Multi-site employers will welcome the opinion of the Advocate General of the European Court of Justice (ECJ) last week in the high profile “Woolworths”1 case. In 2013, the UK Employment Appeal Tribunal (EAT) in this case decided that all redundant employees of multi-site employer Woolworths were entitled to a protective award for failure to inform and consult them about their dismissals. The basis for this decision was that the EAT considered that the law should require an employer to aggregate the number of redundancy dismissals across all sites within a company for the purpose of determining whether the 20 employee threshold for informing and consulting employees is met.
The Advocate General, however, does not agree. He says that under the European Directive, an employer is not required to aggregate the number of redundancy dismissals in all establishments for the purpose of determining whether the applicable thresholds are met. If this is correct, multi-site employers will only need to count employees to be dismissed in each “establishment” of the company to determine whether the 20 employee threshold is met to trigger the obligation to inform and consult.
Background to the opinion
Following the mass redundancies that took place after the insolvency of both Woolworths and the clothing retailer Ethel Austin, USDAW, the shop workers union, brought a number of claims against the employers for a protective award for failure to consult employee representatives about those redundancies.
The law as it is currently set out in the UK statute book provides that only an employer who is proposing to dismiss as redundant 20 or more employees at one establishment within a period of 90 days or less must consult employee representatives. Based on this legislation, the Employment Tribunal found that each Woolworths store was a separate “establishment”, so that the obligation to consult collectively only arose at all in the larger stores where 20 or more employees were made redundant (a view now shared by the Advocate General).

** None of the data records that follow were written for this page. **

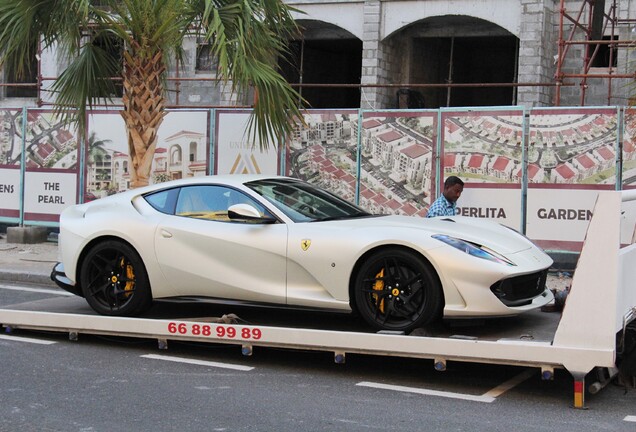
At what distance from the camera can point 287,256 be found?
780 cm

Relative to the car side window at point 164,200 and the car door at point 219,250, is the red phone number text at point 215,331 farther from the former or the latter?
the car side window at point 164,200

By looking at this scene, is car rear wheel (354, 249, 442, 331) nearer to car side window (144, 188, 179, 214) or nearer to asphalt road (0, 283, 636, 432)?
asphalt road (0, 283, 636, 432)

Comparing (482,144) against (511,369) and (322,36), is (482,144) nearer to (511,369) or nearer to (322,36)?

USDAW appealed to the Employment Appeal Tribunal and it was decided in July 2013 that the words “at one establishment” should effectively be ignored because the UK statute was an improper implementation of the underlying European Directive. This meant that the number of redundancies required to trigger a collective consultation obligation needed to be looked at on a cross- company basis rather than on a per-establishment basis, which in turn meant that each Woolworths and Ethel Austin employee was entitled to a protective award, irrespective of the size of the store in which they worked.
The obligation to pay these awards fell on the Secretary of State, who appealed this decision to the Court of Appeal.
In January 2014, the Court of Appeal referred a number of questions to the ECJ, including a question regarding the exact scope of the concept of “establishment” and whether it should be construed to mean the whole of the relevant business, part of the business contemplating making redundancies, or the unit to which a worker is assigned their duties.
The Advocate General’s considers that the concept of “establishment” must be construed in the same way in relation to both options under the European Directive, that being the local employment unit where workers are assigned to carry out their duties. In reaching this view, the Advocate General considered the socio-economic effects of mass redundancies, and specifically, the effect they have on local communities.
It is therefore the Advocate General’s view that an employer is not required to aggregate the number of redundancy dismissals in all establishments for the purpose of determining whether the applicable thresholds are met.
What the Advocate General’s opinion means for employers contemplating redundancies
The opinion is a welcome relief for employers who have been living with the EAT’s decision since 2013. This has meant having to keep tabs on all non- discipline related dismissals across all their sites when calculating whether they hit the 20 person threshold. This has proved to be a huge administrative burden, particularly for large employers who would have had constant consultation obligations.
Although the opinion of the Advocate General is not binding on the ECJ, it indicates the likely path that the ECJ will take and provides employers with a greater degree of certainty that they will likely be able to soon return to their pre-July 2013 consultation practices. Whilst some employers have been quietly ignoring the “Woolworths case” and have been continuing to consult in the usual fashion while they waited for the results of the ECJ, it is likely that more will now follow suit without much objection. However, a prudent employer may want to take a cautious approach and continue to aggregate the number of redundancies across different locations whilst waiting for the decision of the ECJ which is expected later this year.